Record list =>

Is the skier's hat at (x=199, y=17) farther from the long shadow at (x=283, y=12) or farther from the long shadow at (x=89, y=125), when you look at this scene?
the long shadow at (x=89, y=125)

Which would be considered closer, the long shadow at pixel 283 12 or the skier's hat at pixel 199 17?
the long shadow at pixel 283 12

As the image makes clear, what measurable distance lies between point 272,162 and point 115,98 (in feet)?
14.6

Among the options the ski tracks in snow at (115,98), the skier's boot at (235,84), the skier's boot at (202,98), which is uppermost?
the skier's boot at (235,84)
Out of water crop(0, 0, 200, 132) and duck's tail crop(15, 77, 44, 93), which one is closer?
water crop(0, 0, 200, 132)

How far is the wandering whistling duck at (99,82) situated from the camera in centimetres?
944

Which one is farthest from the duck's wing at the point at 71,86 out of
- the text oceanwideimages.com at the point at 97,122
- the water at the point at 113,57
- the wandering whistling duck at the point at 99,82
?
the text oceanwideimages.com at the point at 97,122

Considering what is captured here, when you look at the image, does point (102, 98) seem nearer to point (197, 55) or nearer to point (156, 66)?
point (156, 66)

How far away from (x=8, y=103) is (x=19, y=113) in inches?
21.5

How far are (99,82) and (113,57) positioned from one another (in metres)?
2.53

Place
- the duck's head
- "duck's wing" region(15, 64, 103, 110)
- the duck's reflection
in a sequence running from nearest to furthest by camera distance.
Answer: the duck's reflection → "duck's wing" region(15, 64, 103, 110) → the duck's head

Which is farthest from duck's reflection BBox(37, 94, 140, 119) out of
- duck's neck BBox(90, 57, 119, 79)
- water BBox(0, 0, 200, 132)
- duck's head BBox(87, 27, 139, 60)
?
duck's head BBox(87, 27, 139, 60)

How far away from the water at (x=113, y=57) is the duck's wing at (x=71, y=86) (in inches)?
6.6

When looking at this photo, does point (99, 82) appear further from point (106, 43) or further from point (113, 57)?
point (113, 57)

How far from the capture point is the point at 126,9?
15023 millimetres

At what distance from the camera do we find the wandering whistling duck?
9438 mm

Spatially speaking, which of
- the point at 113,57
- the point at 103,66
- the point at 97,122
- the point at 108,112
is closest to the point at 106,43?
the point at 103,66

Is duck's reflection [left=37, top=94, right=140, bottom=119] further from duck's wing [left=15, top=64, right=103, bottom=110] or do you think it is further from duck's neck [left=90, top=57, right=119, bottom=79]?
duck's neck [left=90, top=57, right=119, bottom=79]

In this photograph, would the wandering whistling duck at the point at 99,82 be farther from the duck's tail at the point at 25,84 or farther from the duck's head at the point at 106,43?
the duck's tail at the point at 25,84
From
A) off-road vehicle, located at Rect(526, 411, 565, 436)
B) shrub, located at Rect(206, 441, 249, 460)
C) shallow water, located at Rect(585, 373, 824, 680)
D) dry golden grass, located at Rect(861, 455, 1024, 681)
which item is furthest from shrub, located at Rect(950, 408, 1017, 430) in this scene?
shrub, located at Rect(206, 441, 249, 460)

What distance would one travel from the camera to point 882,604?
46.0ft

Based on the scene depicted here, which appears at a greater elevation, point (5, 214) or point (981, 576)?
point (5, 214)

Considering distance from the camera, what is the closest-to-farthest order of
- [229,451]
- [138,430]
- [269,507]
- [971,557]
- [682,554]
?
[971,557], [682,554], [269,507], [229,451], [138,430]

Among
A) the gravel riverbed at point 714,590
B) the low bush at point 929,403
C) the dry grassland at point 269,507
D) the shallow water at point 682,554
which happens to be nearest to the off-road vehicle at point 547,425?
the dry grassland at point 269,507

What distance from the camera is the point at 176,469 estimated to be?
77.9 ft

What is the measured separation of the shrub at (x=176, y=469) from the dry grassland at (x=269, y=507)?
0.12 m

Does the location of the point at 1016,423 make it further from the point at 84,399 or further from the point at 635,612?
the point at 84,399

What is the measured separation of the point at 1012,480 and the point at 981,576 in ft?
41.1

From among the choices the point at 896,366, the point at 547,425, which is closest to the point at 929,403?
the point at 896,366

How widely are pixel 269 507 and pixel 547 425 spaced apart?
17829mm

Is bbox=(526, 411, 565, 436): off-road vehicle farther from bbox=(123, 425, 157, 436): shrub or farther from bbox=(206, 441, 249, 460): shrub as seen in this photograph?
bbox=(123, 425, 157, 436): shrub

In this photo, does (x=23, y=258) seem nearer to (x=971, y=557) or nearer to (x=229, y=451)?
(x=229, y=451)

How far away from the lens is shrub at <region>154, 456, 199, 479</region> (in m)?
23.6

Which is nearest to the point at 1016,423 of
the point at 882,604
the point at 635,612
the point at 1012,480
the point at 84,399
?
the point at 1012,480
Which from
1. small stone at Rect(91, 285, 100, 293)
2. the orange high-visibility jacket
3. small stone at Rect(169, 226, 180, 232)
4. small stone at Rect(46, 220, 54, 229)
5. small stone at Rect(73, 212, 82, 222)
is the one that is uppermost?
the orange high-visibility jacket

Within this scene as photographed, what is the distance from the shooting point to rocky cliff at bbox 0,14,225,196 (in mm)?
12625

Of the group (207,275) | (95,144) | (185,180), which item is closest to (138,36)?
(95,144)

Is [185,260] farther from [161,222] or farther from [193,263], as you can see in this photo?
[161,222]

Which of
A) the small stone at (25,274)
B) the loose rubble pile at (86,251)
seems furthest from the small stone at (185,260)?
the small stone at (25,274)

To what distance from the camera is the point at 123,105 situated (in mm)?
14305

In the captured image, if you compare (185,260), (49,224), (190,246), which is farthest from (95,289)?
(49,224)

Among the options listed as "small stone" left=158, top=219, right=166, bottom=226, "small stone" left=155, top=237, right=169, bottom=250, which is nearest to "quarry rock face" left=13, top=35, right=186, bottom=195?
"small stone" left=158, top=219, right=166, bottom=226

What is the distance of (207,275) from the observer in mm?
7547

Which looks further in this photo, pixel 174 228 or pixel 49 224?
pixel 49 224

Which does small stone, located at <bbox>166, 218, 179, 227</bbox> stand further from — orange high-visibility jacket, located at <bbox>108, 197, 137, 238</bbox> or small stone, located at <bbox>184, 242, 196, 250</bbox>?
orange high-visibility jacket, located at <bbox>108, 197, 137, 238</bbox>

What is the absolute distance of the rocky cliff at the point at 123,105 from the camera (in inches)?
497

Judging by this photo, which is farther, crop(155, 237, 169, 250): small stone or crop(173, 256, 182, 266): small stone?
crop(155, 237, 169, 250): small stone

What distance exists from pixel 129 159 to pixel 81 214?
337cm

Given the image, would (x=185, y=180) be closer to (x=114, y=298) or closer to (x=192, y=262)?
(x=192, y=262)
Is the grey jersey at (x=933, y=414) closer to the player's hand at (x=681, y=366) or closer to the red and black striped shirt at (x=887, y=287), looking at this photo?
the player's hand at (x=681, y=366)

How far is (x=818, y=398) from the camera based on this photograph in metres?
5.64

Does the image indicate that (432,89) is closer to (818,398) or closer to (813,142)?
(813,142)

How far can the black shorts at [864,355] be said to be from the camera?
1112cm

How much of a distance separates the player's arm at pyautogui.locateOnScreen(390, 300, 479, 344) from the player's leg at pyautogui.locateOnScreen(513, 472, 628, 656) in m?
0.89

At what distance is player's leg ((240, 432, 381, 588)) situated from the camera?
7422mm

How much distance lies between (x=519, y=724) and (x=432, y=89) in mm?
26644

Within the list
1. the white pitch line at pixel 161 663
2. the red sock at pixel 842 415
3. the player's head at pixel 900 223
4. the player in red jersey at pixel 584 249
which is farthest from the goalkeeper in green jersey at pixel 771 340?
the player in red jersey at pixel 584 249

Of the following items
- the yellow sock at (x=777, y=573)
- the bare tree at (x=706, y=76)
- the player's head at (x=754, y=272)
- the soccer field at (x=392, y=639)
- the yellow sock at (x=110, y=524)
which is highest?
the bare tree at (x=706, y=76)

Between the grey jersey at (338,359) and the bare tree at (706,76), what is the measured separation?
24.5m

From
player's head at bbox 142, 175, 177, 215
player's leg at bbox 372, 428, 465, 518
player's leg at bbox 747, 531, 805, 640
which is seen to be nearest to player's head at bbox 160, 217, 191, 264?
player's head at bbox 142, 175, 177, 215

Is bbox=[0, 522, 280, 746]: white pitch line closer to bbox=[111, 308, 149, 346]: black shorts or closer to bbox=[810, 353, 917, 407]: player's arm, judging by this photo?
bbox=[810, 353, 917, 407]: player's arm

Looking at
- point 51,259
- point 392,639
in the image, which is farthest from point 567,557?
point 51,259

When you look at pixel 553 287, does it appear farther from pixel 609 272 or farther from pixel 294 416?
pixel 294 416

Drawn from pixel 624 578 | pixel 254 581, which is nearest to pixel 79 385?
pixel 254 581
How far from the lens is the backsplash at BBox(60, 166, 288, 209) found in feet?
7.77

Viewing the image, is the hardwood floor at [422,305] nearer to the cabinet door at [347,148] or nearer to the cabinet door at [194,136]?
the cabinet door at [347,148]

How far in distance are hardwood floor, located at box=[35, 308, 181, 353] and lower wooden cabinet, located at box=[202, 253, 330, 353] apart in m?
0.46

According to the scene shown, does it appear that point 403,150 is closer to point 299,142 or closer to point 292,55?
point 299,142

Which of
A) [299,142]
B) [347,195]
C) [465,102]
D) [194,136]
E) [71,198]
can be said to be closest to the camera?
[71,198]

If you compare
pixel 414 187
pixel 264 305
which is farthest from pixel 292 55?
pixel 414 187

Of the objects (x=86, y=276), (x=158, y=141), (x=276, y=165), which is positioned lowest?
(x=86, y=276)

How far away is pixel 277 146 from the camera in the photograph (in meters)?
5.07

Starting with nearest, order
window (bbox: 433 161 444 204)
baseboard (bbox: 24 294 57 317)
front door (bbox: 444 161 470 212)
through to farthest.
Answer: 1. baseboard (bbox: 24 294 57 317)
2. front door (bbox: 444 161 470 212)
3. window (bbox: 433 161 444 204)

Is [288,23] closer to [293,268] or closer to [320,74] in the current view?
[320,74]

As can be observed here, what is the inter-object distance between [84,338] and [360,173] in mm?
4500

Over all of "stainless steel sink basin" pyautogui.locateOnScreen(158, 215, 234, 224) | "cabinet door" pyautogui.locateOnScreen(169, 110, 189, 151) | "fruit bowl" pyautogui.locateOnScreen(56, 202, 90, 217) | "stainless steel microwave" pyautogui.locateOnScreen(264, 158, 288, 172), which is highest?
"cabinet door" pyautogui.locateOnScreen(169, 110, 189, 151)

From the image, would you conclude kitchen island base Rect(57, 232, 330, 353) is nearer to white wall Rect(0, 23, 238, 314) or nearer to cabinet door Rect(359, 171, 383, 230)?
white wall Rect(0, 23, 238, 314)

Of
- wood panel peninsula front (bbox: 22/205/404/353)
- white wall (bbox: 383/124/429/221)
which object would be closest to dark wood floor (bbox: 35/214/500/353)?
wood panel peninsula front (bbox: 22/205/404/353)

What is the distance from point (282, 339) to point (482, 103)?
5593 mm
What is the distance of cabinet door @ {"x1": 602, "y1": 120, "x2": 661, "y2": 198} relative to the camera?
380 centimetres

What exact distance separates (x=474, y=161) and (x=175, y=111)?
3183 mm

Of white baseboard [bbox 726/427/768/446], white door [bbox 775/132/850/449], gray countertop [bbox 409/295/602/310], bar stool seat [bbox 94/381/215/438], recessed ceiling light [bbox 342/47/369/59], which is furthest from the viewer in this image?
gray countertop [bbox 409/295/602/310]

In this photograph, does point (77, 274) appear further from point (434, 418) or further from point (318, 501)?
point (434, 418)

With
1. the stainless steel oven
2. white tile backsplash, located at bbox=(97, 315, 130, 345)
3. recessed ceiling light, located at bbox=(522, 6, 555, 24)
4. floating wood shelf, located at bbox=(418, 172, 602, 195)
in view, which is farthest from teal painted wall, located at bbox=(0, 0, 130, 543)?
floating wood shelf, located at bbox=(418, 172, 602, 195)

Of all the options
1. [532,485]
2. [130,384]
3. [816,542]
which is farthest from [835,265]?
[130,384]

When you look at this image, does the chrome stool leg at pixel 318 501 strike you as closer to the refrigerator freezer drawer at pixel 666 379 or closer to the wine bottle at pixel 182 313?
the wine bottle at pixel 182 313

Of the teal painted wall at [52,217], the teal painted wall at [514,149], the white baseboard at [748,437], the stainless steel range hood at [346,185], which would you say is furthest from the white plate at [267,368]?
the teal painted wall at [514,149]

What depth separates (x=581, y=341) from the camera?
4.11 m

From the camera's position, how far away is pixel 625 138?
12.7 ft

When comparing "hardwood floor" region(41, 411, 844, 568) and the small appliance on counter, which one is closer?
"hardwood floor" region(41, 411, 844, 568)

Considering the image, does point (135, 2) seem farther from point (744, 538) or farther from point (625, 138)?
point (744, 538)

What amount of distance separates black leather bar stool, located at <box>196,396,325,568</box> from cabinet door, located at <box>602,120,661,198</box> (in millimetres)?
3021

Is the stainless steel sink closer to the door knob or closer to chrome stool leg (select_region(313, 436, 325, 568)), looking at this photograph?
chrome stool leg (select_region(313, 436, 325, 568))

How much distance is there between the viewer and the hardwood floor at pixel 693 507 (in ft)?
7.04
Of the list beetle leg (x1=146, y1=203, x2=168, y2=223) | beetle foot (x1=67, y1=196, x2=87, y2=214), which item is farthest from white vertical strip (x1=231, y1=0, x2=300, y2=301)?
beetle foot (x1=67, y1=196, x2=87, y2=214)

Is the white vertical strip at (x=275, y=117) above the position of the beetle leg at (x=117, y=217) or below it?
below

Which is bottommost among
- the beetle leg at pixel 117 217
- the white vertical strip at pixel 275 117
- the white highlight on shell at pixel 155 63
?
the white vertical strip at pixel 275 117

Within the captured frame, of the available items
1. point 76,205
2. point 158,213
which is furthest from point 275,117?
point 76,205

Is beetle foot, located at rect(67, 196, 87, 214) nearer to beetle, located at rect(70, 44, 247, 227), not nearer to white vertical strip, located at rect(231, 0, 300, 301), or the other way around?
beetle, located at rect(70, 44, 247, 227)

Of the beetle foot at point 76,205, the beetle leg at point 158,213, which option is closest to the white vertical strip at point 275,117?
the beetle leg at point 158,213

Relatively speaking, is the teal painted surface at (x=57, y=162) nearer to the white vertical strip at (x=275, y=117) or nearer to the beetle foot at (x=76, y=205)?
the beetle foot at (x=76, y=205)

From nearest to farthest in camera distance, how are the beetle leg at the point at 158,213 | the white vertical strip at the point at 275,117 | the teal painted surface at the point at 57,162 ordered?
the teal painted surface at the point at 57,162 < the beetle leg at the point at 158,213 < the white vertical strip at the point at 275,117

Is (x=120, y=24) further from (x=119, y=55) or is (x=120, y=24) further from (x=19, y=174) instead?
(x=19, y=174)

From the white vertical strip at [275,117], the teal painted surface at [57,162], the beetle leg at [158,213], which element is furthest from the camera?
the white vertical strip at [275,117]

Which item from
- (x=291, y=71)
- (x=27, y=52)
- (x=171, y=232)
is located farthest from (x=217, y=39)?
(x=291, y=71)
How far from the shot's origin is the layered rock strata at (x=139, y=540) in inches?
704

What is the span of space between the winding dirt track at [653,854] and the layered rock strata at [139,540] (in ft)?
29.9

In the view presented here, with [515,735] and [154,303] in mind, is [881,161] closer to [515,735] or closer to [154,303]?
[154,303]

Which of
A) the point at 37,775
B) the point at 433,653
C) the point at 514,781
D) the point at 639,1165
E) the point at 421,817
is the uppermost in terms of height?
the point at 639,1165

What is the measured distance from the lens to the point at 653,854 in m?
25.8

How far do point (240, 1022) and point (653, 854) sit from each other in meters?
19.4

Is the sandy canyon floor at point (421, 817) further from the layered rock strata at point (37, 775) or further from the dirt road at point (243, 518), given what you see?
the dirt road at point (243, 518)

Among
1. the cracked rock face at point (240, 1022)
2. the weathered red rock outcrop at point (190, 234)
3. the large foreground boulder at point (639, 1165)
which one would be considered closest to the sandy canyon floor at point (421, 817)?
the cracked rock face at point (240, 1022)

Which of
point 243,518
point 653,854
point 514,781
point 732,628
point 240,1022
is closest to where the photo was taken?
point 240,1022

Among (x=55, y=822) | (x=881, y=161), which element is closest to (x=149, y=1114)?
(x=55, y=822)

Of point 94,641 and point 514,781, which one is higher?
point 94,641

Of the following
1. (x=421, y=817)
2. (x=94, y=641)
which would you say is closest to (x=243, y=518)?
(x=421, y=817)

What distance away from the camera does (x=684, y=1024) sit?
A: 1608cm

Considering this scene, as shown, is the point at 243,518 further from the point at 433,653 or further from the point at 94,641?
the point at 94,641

Task requirements => Starting at the line with "What is the span", copy every line up to and including the last one in the entries above.

Solution to this problem =>
What is the span of space between the winding dirt track at [653,854] and the layered rock strata at [139,540] (in ft)?
29.9

In the view presented here, with [515,735] and [154,303] in mind, is [881,161] closer to [515,735] or closer to [154,303]?
[154,303]

Which of
A) the point at 37,775
B) the point at 433,653
C) the point at 514,781
D) the point at 639,1165
E) the point at 421,817
is the uppermost in terms of height?
the point at 639,1165

What is the measured distance from the lens to the point at 653,854 in m?
25.8

How far do point (240, 1022) and point (653, 854) sit from each other in meters?
19.4

Is the sandy canyon floor at point (421, 817) further from the layered rock strata at point (37, 775) or further from the dirt road at point (243, 518), given what you see?
the dirt road at point (243, 518)

Among
1. the cracked rock face at point (240, 1022)
2. the weathered red rock outcrop at point (190, 234)
3. the large foreground boulder at point (639, 1165)
which one would be considered closest to the sandy canyon floor at point (421, 817)?
the cracked rock face at point (240, 1022)

Which of
point 243,518
point 653,854
point 514,781
point 732,628
point 240,1022
is closest to where the photo was taken?
point 240,1022

Among (x=55, y=822) | (x=881, y=161), which element is closest to (x=149, y=1114)?
(x=55, y=822)

Of point 94,641 and point 514,781, which one is higher?
point 94,641

Of the following
1. (x=421, y=817)
2. (x=94, y=641)
which would you say is closest to (x=243, y=518)?
(x=421, y=817)

What distance away from the camera does (x=684, y=1024) sit?
A: 1608cm

Considering this scene, as shown, is the point at 243,518 further from the point at 433,653 or further from the point at 94,641?
the point at 94,641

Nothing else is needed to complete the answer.